Friday, August 21, 2009

Parting ways with Calvin?

At last! A substantive critique of my paper on Creation Science and Scripture! Dr. John Byl, in his cleverly named blog, Bylogos (not to be confused with the website Biologos, which was set up by Francis Collins and which argues for theistic evolution), claims that I have misinterpreted the concept of the organic inspiration of Scripture and that I have misinterpreted Calvin. I have responded a bit to the first part on his blog but want to address his (and my) comments on Calvin on our own blog.

I’d like to thank John for pointing out Calvin’s comments on the goodness of creation in his commentary on Genesis 2:2, which I hadn’t noticed earlier. Here Calvin says, referring to the fact that the world was very good before the Fall but not anymore,

“It is subsequently that we shall find God saying, Let the earth bring forth thorns and briers, by which he intimates that the appearance of the earth should be different from what it had been in the beginning. But the explanation is at hand; many things which are now seen in the world are rather corruptions of it than any part of its proper furniture. For ever since man declined from his high original, it became necessary that the world should gradually degenerate from its nature. We must come to this conclusion respecting the existence of fleas, caterpillars, and other noxious insects. In all these, I say, there is some deformity of the world, which ought by no means to be regarded as in the order of nature, since it proceeds rather from the sin of man than from the hand of God. Truly these things were created by God, but by God as an avenger. In this place, however, Moses is not considering God as armed for the punishment of the sins of men; but as the Artificer, the Architect, the bountiful Father of a family, who has omitted nothing essential to the perfection of his edifice. At the present time, when we look upon the world corrupted, and as if degenerated from its original creation, let that expression of Paul recur to our mind, that the creature is liable to vanity, not willingly, but through our fault (Romans 8:20), and thus let us mourn, being admonished of our just condemnation.”

Clearly Calvin thinks that the nonhuman creation has fundamentally changed (deformed) from its original created state and that this change is due to man’s sin. The evidence for this change is “the existence of fleas, caterpillars, and other noxious insects.” While I sympathize with his view of fleas, which must have been much more of a pest in his day, I wouldn’t say the same about caterpillars, whose adult forms perform vital ecological functions in pollination. This raises the question of Calvin’s knowledge about science and the natural world. Davis Young has written a book about just that question (John Calvin and the Natural World (Lantham, MD: University Press of America, 2007), which is reviewed by J.W. Haas (in Perspectives on Science and Christian Faith v. 59, n. 4 (2007), pp. 307-9 available online here) and by Dordt College physics professor Dr. John Zwart here.

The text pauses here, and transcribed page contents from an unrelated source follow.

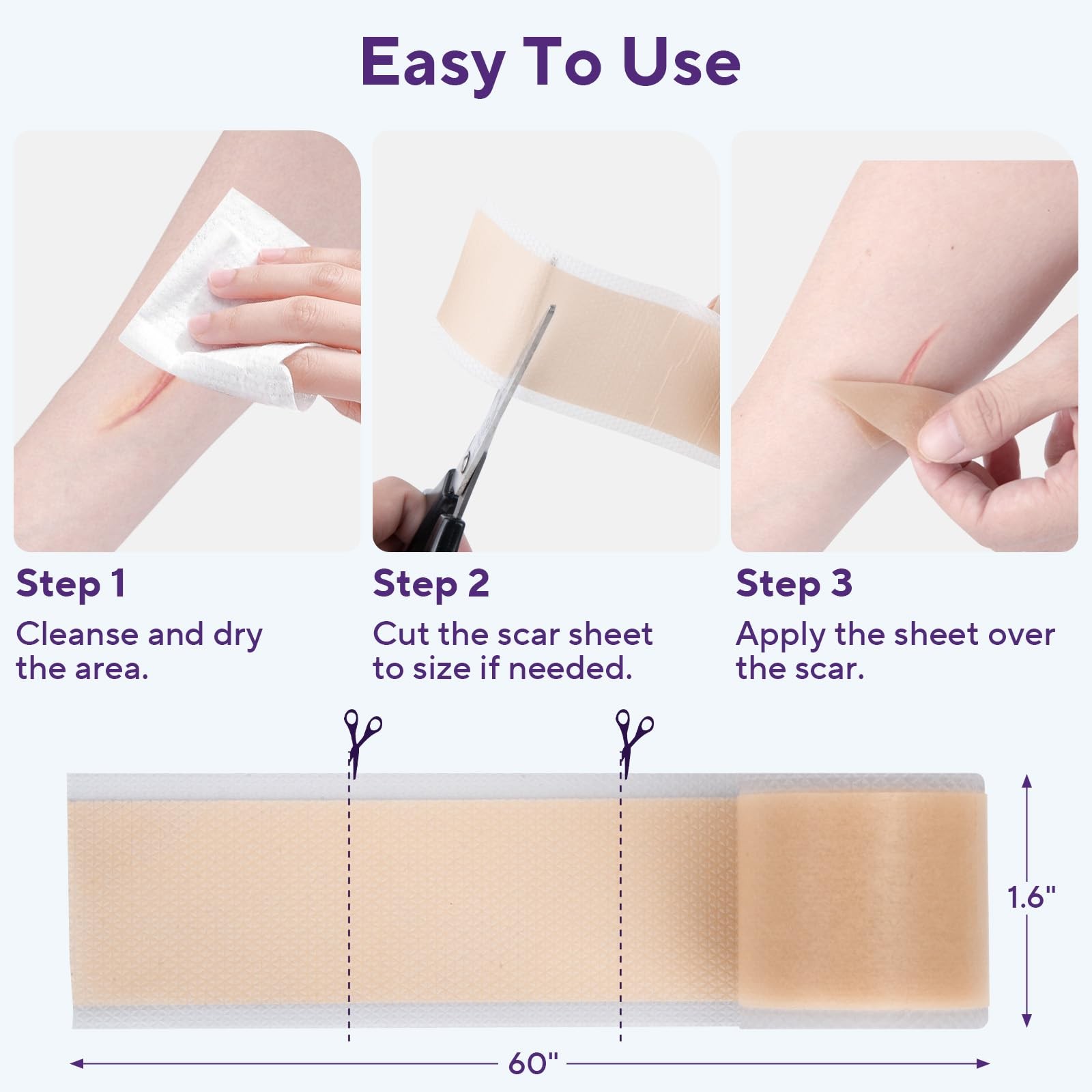 Easy To Use

Step 1
Cleanse and dry the area.

Step 2
Cut the scar sheet to size if needed.

Step 3
Apply the sheet over the scar.

1.6"

60"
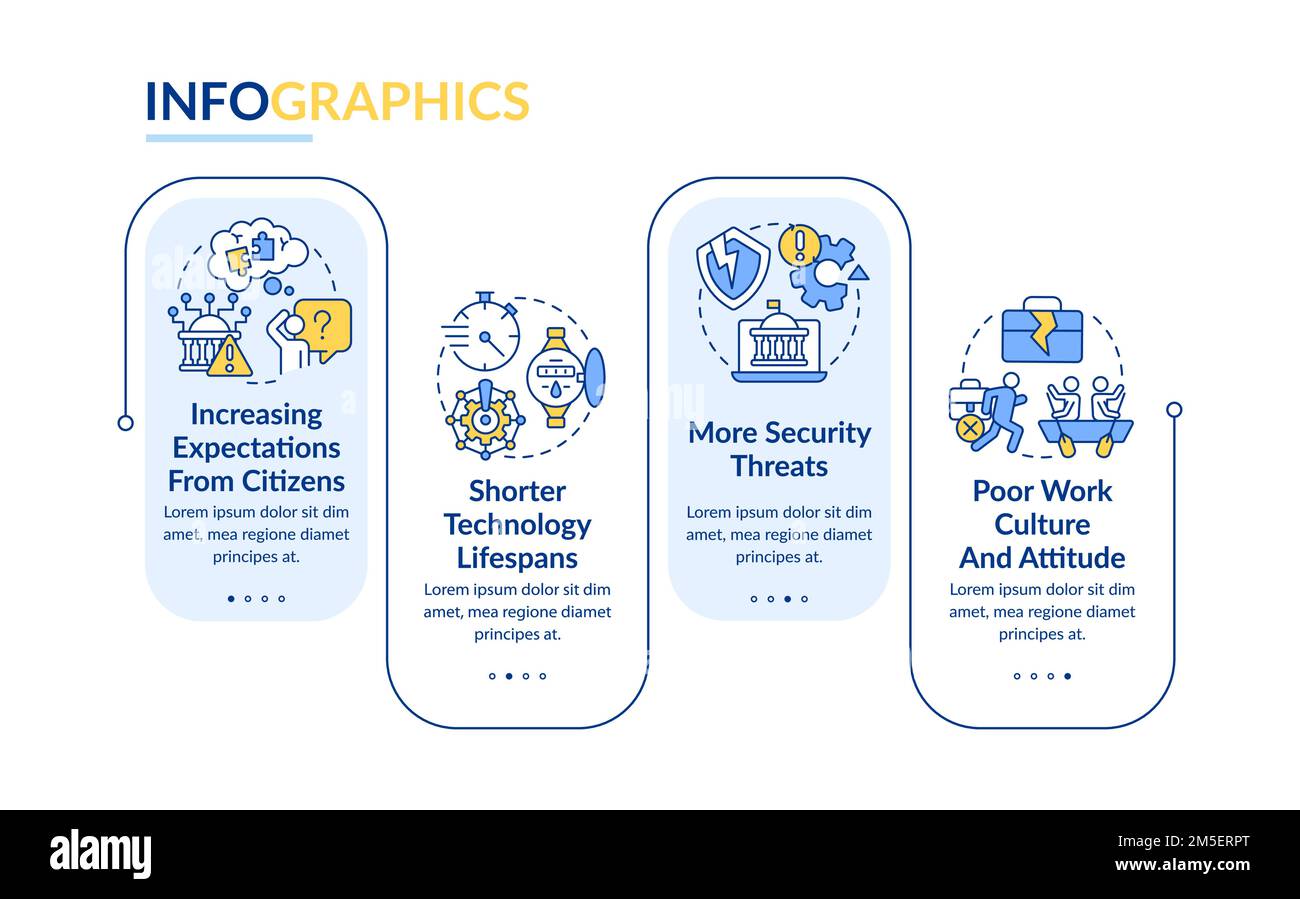 INFOGRAPHICS

Increasing Expectations From Citizens

Lorem ipsum dolor sit dim amet, mea regione diamet principes at.

Shorter Technology Lifespans

Lorem ipsum dolor sit dim amet, mea regione diamet principes at.

More Security Threats

Lorem ipsum dolor sit dim amet, mea regione diamet principes at.

Poor Work Culture And Attitude

Lorem ipsum dolor sit dim amet, mea regione diamet principes at.

alamy

Image ID: 2M5ERPT
www.alamy.com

I haven’t read the book yet but I understand that Calvin’s knowledge of biology was considerably less than of astronomy (which itself was largely Aristotelian). I think it’s safe to say though, that his view of the effects of the Fall on creation differ from mine, including the existence of carnivory before the Fall, which I affirm but Calvin denies.

When I look at the depictions of carnivory and predation in Scripture, I see no indication that this is a result of the Fall. Psalm 104:21 is an obvious example but so are the depictions of the fierceness of many creatures in Job 39-41. Nowhere do we read that such behavior is sinful, in fact the message to Job is that these are God’s works and we should not question him on things we do not understand.

Thus I do part ways with Calvin on his understanding of the effects of the Fall on creation, but I suspect his views would have been different if he were able to take a course in ecology, to see the importance of the food chain (or web), including carnivory, for the stability of ecosystems.

But how does Calvin respond when there is an apparent contradiction between science and Scripture? Since his knowledge of astronomy was better than that of biology, he saw the contradiction between the depiction of the firmament in Genesis 1 and what was known about the sky in his day and his response was that Genesis does not teach astronomy. I suspect his comments about the effects of the fall would be different and a little less simplistic if he had a better knowledge of biology.

But what does Paul mean in Romans 8:22 when he says that the whole creation groans awaiting redemption? A look around at our society and what we’ve done to our environment should make that clear. Genesis 3 shows how all of Adam’s relationships - with God, with Eve and with the ground - have been marred by the Fall. Adam had a sort of “reverse Midas touch” - everything he did (and everything we do) was marred with sin. So while the creation is not inherently defective as a result of the Fall, it certainly suffers from our sin.

Thus while I disagree with Calvin on the effects of the Fall, I don’t blame him for his lack of knowledge and consequent simplistic statements. In the same way God doesn’t blame us for our lack of knowledge when he reveals himself to us, but “lisps to us as little children” (Calvin’s words).